TAREFA A — Reescreva, por favor, o trecho dos registros que vai da linha que contém "What is the measured" até o fim dos registros, substituindo "bird reflection" por "water reflection" e mantendo todo o resto inalterado.

FONTE —

Este discurso de Colin Powell numa Conferência Nacional de Política Externa para líderes de organizações não governamentais (ONG) tornou-se um exemplo muito citado da crescente preocupação de muita gente da comunidade internacional do desenvolvimento acerca da cada vez maior militarização do sector. Quer dizer, as agendas das organizações humanitárias e do desenvolvimento estão a ser apoderadas pelos poderosos interesses militares do ocidente.
O ambiente pós-11 de Setembro levou os Estados Unidos da América (EUA) e outras potências ocidentais a darem prioridade à preocupação com o ‘terrorismo’ e a integrar todos os outros aspectos da política governamental sob o chapéu deste objectivo. Em Junho de 2008, a USAID [United States Agency for International Development] publicitou a sua nova ‘política de cooperação civil-militar’, explicando a sua abordagem “3Ds”, que incorpora a defesa, a diplomacia e o desenvolvimento, assumindo o desenvolvimento como um “elemento-chave de qualquer esforço governamental contra-terrorista e contra-insurreccional”. Vários governos ocidentais (p. ex. Austrália, Canadá, Rússia) seguem agora explicitamente esta abordagem dos 3Ds. Enquanto que, para alguns, o renovado compromisso dos governos ocidentais com a importância do desenvolvimento pode ser bem-vinda, para a comunidade do desenvolvimento, esta ‘perspectiva governamental’ traz consigo o perigo de ser hegemonizada pela ainda mais poderosa ala da segurança dos governos nacionais.
À medida que o fracasso no Iraque e no Afeganistão é cada vez mais evidente, assiste-se a uma crescente ênfase, por parte das forças de ocupação, nas estratégias do ‘coração e das mentes’ (ler desenvolvimento), a par das suas actividades militares. Isto levanta a questão de saber como é que as ONG internacionais, em zonas de conflito e de pós-conflito, separam os interesses ‘militares’ e de segurança e as suas actividades de ‘desenvolvimento’ e ‘humanitárias’.
A fusão da segurança com o desenvolvimento parece funcionar como um processo de reinterpretação dos objectivos e das práticas do desenvolvimento – perspectivando as suas actividades como possuindo um potencial de ‘benefícios de segurança’, ocupando o sector da educação um lugar central.
Uma ilustração desta prevalência das referências ao papel da educação nas estratégias contra-terroristas pode ser encontrada nos «Relatórios Nacionais sobre o Terrorismo» do Departamento de Estado dos EUA. Por exemplo, no relatório de 2007, Capítulo 5 (Paraísos de Segurança para o Terrorismo), a subsecção 7 centra-se na Educação Básica nos Países Muçulmanos, sublinhando um “aumento da atenção na educação em países predominantemente muçulmanos e naqueles com uma significativa população muçulmana. (...) O desafio foi o de aumentar a capacidade do país para fornecer acesso universal à educação básica e à literacia”. Claramente, no caso do Afeganistão, a educação tornou-se num campo de batalha central da guerra, e o mesmo parece estar a ocorrer na Somália e no Iraque.

DADOS FORNECIDOS —
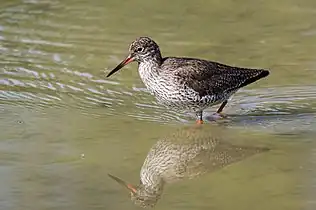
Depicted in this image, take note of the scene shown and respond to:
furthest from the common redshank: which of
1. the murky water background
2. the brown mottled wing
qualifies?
the murky water background

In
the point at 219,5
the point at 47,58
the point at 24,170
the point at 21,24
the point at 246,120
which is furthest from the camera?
the point at 219,5

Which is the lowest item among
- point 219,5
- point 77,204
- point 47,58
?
point 77,204

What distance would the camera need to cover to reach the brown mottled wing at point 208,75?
974cm

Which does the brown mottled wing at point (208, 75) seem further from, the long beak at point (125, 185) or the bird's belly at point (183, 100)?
the long beak at point (125, 185)

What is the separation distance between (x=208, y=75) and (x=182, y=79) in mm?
407

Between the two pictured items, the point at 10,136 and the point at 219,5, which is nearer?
the point at 10,136

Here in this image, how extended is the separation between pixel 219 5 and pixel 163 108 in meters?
4.60

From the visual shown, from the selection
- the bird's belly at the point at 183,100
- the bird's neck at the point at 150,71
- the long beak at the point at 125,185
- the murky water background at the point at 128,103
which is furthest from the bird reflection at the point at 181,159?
the bird's neck at the point at 150,71

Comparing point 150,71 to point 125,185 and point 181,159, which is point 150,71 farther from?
point 125,185

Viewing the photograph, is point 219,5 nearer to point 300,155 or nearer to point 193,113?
point 193,113

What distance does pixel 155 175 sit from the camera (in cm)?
820

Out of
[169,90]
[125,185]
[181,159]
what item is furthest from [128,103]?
[125,185]

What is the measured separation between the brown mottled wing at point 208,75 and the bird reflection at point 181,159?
48cm

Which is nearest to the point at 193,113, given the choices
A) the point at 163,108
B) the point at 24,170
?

TAREFA B — Transcreva o trecho do texto sobre a militarização do desenvolvimento que vai de "À medida que" até "de ‘desenvolvimento’ e ‘humanitárias’.".

RESPOSTA DO EXERCÍCIO A —
What is the measured separation between the brown mottled wing at point 208,75 and the water reflection at point 181,159?
48cm

Which is nearest to the point at 193,113, given the choices
A) the point at 163,108
B) the point at 24,170
?

RESPOSTA DO EXERCÍCIO B —
À medida que o fracasso no Iraque e no Afeganistão é cada vez mais evidente, assiste-se a uma crescente ênfase, por parte das forças de ocupação, nas estratégias do ‘coração e das mentes’ (ler desenvolvimento), a par das suas actividades militares. Isto levanta a questão de saber como é que as ONG internacionais, em zonas de conflito e de pós-conflito, separam os interesses ‘militares’ e de segurança e as suas actividades de ‘desenvolvimento’ e ‘humanitárias’.